» Exercise
Copy the entries below word for word, starting at the line that contains "Within this photograph, is" and continuing through the final entry.

Entries contained in a dataset:
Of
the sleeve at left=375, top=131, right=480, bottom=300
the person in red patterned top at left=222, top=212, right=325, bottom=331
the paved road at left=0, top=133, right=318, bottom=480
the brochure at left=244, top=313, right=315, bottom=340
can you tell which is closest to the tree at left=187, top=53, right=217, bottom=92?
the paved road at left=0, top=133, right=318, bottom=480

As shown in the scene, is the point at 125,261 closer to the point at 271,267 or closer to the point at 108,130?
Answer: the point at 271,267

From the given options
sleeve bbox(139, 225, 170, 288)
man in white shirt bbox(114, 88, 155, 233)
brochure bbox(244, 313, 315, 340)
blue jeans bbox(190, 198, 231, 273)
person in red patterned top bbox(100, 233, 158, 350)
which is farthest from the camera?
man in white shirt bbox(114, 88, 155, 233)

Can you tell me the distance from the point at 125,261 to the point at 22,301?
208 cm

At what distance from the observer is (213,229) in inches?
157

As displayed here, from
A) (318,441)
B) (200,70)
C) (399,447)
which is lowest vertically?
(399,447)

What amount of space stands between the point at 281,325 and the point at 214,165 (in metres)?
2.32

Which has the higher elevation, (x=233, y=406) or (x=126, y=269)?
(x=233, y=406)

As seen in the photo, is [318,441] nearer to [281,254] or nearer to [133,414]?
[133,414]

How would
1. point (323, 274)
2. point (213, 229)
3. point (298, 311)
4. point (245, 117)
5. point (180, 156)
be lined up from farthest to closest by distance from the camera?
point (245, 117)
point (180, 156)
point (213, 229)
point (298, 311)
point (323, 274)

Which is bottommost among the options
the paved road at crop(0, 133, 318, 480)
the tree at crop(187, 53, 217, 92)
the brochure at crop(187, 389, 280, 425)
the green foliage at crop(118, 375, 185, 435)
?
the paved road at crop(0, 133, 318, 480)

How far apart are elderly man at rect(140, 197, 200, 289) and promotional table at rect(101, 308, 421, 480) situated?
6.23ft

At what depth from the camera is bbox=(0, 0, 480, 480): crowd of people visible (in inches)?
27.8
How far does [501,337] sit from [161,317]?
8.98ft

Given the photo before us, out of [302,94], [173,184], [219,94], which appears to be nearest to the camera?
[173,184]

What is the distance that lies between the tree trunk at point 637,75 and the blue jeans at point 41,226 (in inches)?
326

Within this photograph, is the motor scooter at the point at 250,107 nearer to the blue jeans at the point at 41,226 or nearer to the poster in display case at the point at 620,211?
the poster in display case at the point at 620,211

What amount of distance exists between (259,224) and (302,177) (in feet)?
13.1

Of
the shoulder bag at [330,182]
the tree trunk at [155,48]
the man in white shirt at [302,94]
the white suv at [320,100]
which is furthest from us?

» The response
Within this photograph, is the motor scooter at the point at 250,107 nearer to the blue jeans at the point at 41,226 or nearer to the poster in display case at the point at 620,211?
the poster in display case at the point at 620,211

What amount of distance exists between (259,224) and (302,177) (in feet)?
13.1

Of
the shoulder bag at [330,182]
the tree trunk at [155,48]
the man in white shirt at [302,94]
the white suv at [320,100]
which is furthest from us?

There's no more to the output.